Department of Housing and Urban Development Ignores Problems
May 19, 2011
The federal government's largest housing construction program for the poor has squandered hundreds of millions of dollars on stalled or abandoned projects and routinely failed to crack down on derelict developers or the local housing agencies that funded them, reports the Washington Post.
- Nationwide, nearly 700 projects awarded $400 million have been idling for years.
- The actual number of stalled or terminated projects is likely to be much higher -- the Post identified an additional 2,800 projects worth $1billion that are in "final draw," meaning the projects drew all of their allotted U.S. Department of Housing and Urban Development (HUD) funding but are still listed as open and ongoing in HUD's records.
- In some cases, the work was completed, but local agencies had failed to tell HUD; in other cases, however, projects were delayed or scrapped.
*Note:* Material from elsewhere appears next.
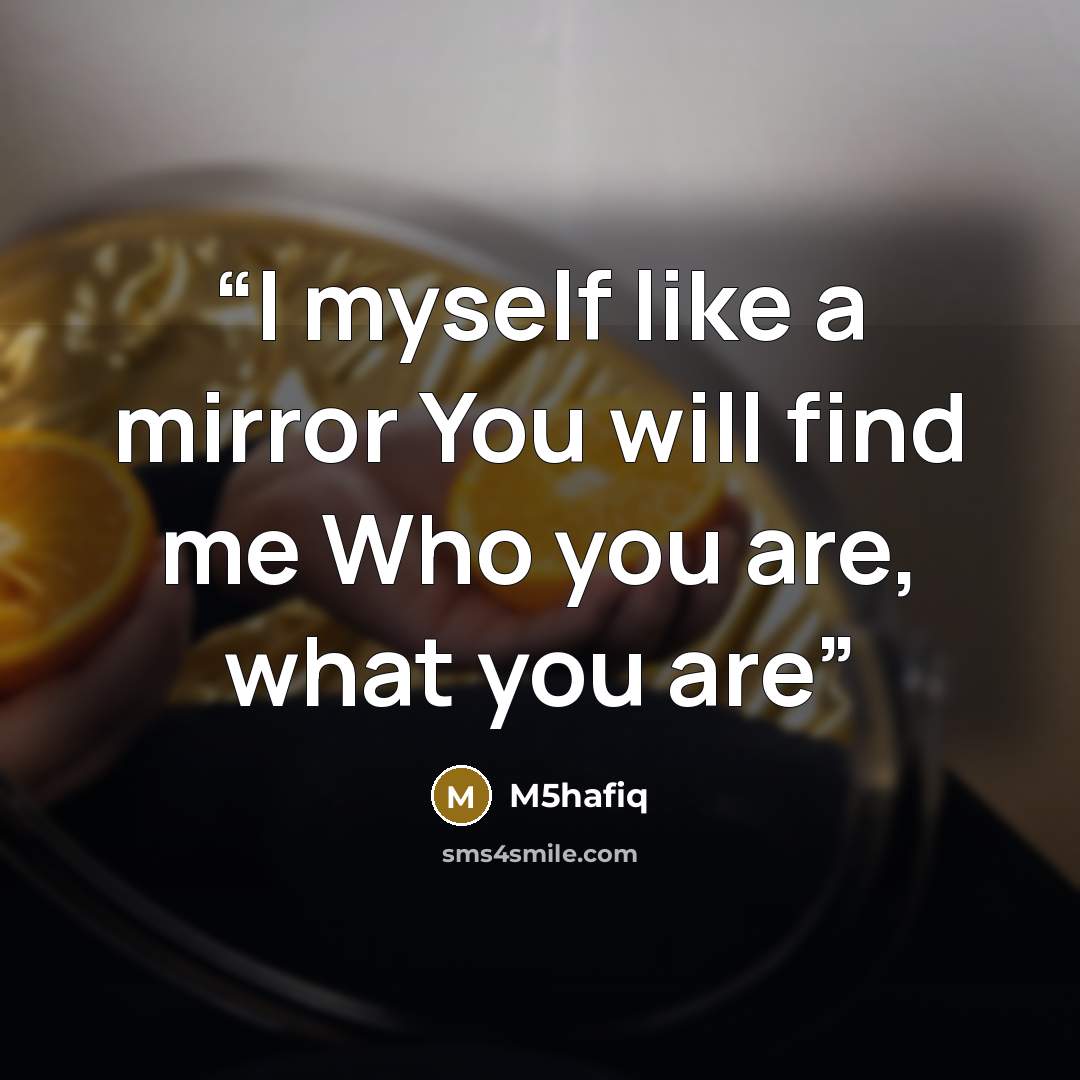 “I myself like a mirror You will find me Who you are, what you are” quote by M5hafiq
HUD, which oversees the nation's housing fund, has largely looked the other way: It does not track the pace of construction and often fails to spot defunct deals, instead trusting local agencies to police projects.
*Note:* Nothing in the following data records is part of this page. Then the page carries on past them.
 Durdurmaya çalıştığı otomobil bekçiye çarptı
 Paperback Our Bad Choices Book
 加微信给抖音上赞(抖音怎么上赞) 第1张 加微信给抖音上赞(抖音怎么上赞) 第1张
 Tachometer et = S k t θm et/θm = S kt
During a yearlong investigation, the Post found breakdowns at every level:
- Local housing agencies have doled out millions to troubled developers, including novice builders, fledgling nonprofits and groups accused of fraud or delivering shoddy work.
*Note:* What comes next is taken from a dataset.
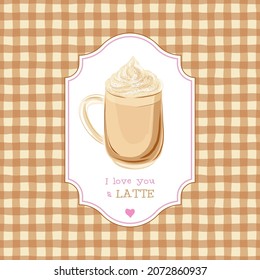 Valentines Day sweets postcard with love quote. I love you a lot phrase. Latte pun. Romantic treat card design. Vector illustration.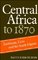 Central Africa to 1870: Zambezia, Zaire and the South Atlantic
- Checks were cut even when projects were still on the drawing boards, without land, financing or permits to move forward; in at least 55 cases, developers drew HUD money but left behind only barren lots.
- Overall, nearly one in seven projects shows signs of significant delay.
- HUD has known about the problems for years but still imposes few requirements on local housing agencies and relies on a data system that makes it difficult to determine which developments are stalled.
- Even when HUD learns of a botched deal, federal law does not give the agency the authority to demand repayment; HUD can ask local authorities to voluntarily repay, but the agency was unable to say how much money has been returned.